Es tiempo de viajar a Dallas. Antes, una reflexión de lo sucedido anoche en el primer partido del interinato del Tuca Ferretti. Era imposible que el cambio fuera abismal, porque Ferretti sólo tuvo cuatro días para trabajar con este grupo de jugadores. Es un técnico que ...

Es tiempo de viajar a Dallas. Antes, una reflexión de lo sucedido anoche en el primer partido del interinato del Tuca Ferretti.

Era imposible que el cambio fuera abismal, porque Ferretti sólo tuvo cuatro días para trabajar con este grupo de jugadores. Es un técnico que puede implementar una idea, no un mago que pueda cambiar todo de la noche a la mañana.

Para lograr eso se requiere de mucho tiempo y trabajo. Mismo que no tiene ni tendrá el Tuca.

Ahora, considerando los retrasos en las llegadas de algunos jugadores, lesiones de otros y un par de bajas de la convocatoria original. ¿Cuánto debe preocupar el mal primer tiempo que se tuvo ante Trinidad y Tobago?

Ojo, siempre fui de los que pensó que ahora más que nunca se debía tomar con la dimensión correcta estos dos partidos de preparación. Son para eso, para preparar lo que será el juego ante Estados Unidos.

Ni ibas a ser el peor por perder o empatar ante los trinitarios ni serás el mejor del mundo por vencer a los argentinos. Necesitamos encontrar el punto exacto para realizar la crítica.

El primer tiempo quizá sea el que más nos debe inquietar, seguramente esos 45 minutos serán los que van a tener al Tuca trabajando a fondo para encontrar una solución y mejorar en el funcionamiento.

En la primera parte, México fue inoperante. Mal en defensa y en ataque. Se vuelven a cometer errores en jugadas a balón parado, vuelven a tomar a la defensa mal posicionada en una jugada que termina en gol. Basta con que el rival llegue a pisar el área tricolor para generar desconfianza.

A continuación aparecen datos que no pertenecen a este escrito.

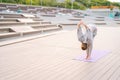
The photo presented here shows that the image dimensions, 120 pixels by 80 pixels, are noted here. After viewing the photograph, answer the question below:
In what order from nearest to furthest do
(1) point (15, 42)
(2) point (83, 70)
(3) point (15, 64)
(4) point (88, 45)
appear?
1. (2) point (83, 70)
2. (3) point (15, 64)
3. (4) point (88, 45)
4. (1) point (15, 42)

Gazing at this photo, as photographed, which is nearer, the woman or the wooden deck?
the wooden deck

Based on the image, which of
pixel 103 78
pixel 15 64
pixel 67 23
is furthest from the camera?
pixel 67 23

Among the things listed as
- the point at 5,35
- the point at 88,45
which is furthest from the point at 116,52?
the point at 5,35

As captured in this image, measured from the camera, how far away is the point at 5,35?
28.0 ft

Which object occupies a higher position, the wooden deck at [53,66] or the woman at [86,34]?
the woman at [86,34]

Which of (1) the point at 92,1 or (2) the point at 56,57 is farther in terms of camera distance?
(1) the point at 92,1

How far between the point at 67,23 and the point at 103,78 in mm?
14096

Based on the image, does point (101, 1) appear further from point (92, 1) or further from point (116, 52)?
point (116, 52)

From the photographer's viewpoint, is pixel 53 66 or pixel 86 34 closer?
pixel 53 66

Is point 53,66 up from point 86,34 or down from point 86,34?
down

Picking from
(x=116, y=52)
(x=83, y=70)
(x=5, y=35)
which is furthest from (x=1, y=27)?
(x=83, y=70)

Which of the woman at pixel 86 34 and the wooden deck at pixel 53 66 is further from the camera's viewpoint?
the woman at pixel 86 34

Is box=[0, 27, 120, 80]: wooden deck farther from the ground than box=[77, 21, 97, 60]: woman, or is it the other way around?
box=[77, 21, 97, 60]: woman

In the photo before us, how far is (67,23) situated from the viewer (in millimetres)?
18234
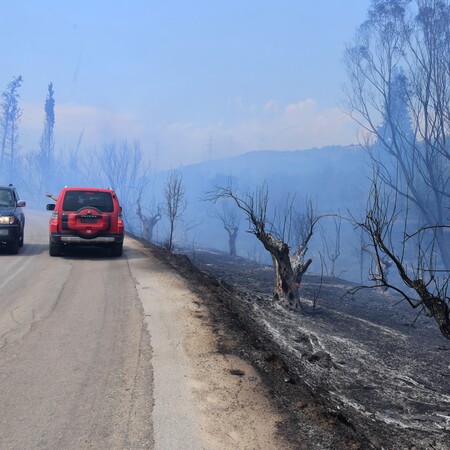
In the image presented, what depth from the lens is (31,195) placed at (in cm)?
8456

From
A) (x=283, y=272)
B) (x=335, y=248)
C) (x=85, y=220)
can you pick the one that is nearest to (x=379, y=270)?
(x=283, y=272)

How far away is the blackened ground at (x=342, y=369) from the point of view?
4.67m

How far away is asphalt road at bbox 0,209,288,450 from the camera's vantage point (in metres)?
3.90

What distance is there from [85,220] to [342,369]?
825 cm

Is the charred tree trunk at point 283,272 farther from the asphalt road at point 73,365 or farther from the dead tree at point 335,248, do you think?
the dead tree at point 335,248

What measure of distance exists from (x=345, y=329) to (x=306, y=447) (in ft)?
25.9

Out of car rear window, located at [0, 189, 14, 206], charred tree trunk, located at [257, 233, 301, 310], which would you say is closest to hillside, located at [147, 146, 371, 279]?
charred tree trunk, located at [257, 233, 301, 310]

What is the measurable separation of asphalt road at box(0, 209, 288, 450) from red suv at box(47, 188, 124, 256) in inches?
143

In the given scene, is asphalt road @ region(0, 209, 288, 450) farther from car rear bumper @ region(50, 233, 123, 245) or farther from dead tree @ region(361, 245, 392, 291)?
car rear bumper @ region(50, 233, 123, 245)

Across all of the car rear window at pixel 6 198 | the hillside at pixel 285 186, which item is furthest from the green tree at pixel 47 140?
the car rear window at pixel 6 198

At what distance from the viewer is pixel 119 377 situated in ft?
16.6

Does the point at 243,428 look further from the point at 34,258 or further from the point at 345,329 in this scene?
the point at 34,258

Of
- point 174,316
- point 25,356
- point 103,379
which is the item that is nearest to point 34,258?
point 174,316

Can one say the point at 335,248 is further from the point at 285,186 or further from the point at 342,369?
the point at 285,186
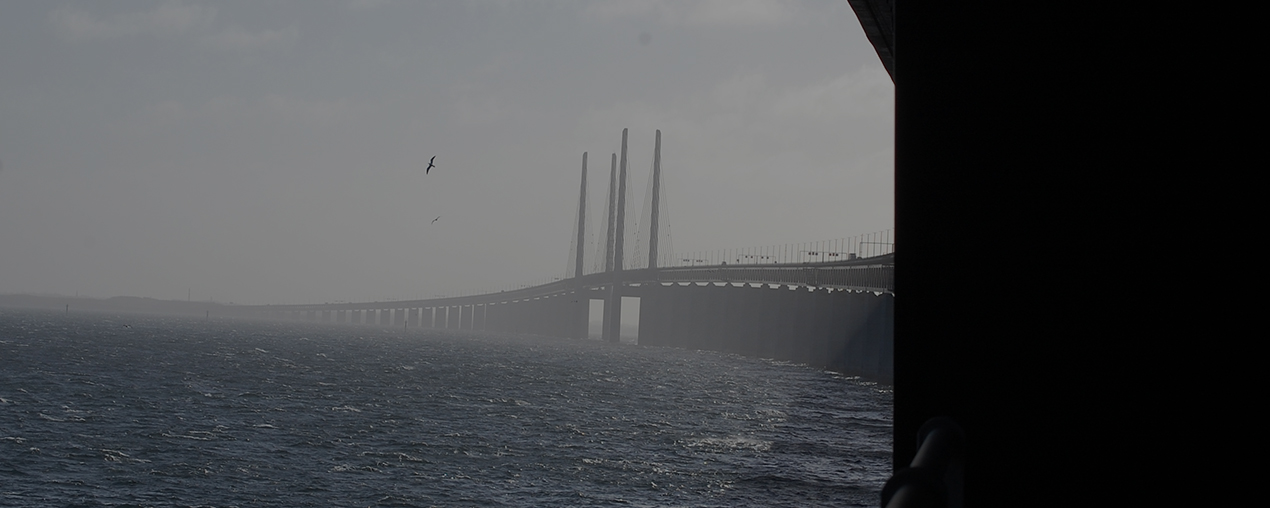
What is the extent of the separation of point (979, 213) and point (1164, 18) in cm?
57

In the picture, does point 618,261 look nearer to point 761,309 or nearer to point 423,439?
point 761,309

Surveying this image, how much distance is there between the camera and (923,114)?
8.61 feet

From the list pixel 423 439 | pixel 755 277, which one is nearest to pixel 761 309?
pixel 755 277

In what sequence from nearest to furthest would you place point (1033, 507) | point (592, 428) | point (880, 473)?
point (1033, 507) → point (880, 473) → point (592, 428)

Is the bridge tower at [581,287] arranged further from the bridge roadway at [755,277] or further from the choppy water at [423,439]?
the choppy water at [423,439]

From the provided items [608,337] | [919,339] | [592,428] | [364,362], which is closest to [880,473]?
[592,428]

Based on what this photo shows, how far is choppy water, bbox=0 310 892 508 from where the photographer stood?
30.0 meters

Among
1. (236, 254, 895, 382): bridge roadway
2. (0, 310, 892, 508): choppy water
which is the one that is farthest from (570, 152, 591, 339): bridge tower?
(0, 310, 892, 508): choppy water

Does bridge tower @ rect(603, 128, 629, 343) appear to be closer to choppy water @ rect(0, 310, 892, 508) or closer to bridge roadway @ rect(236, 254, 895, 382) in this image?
bridge roadway @ rect(236, 254, 895, 382)

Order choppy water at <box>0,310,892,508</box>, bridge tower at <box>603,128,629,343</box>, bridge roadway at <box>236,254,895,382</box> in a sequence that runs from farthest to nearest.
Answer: bridge tower at <box>603,128,629,343</box>, bridge roadway at <box>236,254,895,382</box>, choppy water at <box>0,310,892,508</box>

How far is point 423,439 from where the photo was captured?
41.5m

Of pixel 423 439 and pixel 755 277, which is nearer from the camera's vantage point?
pixel 423 439

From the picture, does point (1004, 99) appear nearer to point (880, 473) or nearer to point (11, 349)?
point (880, 473)

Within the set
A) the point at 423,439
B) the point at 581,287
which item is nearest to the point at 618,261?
the point at 581,287
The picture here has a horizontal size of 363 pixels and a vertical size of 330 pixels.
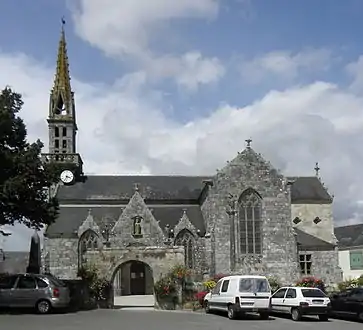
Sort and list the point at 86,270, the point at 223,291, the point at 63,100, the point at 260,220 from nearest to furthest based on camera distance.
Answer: the point at 223,291, the point at 86,270, the point at 260,220, the point at 63,100

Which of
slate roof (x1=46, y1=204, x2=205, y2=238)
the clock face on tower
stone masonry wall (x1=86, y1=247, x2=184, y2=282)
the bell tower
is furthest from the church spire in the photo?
stone masonry wall (x1=86, y1=247, x2=184, y2=282)

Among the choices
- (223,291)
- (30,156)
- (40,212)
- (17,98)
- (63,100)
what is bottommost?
(223,291)

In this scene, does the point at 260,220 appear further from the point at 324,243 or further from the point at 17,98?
the point at 17,98

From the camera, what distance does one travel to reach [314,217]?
5400cm

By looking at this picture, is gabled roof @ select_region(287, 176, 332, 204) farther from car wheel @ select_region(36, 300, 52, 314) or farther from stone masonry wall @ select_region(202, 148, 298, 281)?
car wheel @ select_region(36, 300, 52, 314)

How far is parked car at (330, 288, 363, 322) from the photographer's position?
22570mm

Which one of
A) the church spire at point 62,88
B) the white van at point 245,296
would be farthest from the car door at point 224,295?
the church spire at point 62,88

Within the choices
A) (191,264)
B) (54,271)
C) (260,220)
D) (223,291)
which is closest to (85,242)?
(54,271)

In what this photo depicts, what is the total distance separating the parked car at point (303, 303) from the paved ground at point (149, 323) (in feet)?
1.28

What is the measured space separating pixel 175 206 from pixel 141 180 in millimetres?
4839

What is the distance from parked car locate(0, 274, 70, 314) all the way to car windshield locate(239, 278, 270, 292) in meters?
7.09

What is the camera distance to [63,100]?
6241 cm

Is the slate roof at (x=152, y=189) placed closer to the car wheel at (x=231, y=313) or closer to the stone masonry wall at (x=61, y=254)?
the stone masonry wall at (x=61, y=254)

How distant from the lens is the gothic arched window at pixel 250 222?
44906 millimetres
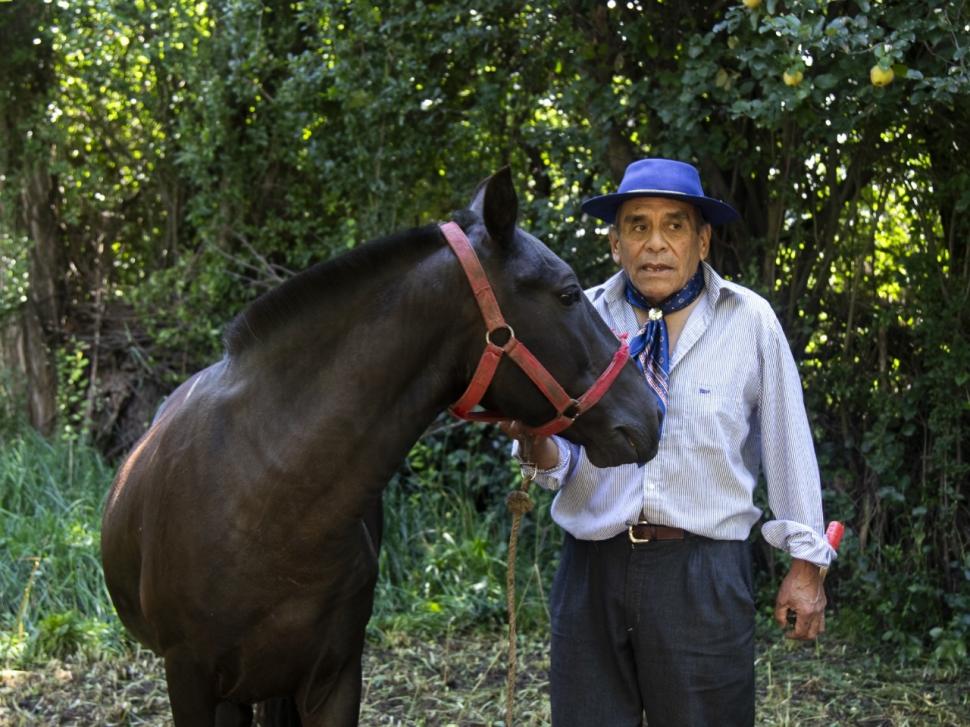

No tengo duda que en defensa sigue estando la mayor debilidad del equipo nacional. No terminamos por encontrar a dos o tres centrales confiables, independientemente del esquema que se utilice.

En ataque se vuelve a ser poco productivo. Cuando se supera el medio campo, las ideas se nublan, sigue costando mucho trabajo que el balón le llegue con claridad a los delanteros. No hay variantes y eso hace que el equipo sea monótono en ofensiva.

En el segundo tiempo mejoró el funcionamiento y mucho tuvo que ver el ingreso de Moreno y Herrera. Uno, le dio solidez a la defensa; el otro, le dio la creación necesaria al aparato ofensivo.

Así, en un partido de altibajos para el Tricolor se le fue el primer ensayo al Tuca, del que, seguramente, pudo sacar conclusiones importantes, pues fueron, a mi parecer, muy claras las debilidades que volvió a presentar el Tricolor.

Ahora viene Argentina, en donde utilizará un cuadro completamente distinto. Serán 11 jugadores que habitualmente eran titulares en el proceso anterior. Inclusive, utilizará el mismo esquema táctico de Miguel Herrera. Volverá a la línea de cinco, utilizará tres volantes y dos atacantes.

Ya veremos si nos encontramos con un Tricolor que mejore en todos los sentidos. Que esté bien equilibrado y que pueda desplegar un futbol convincente ante un rival al cual, sin importar las circunstancias, siempre será importante ganarle.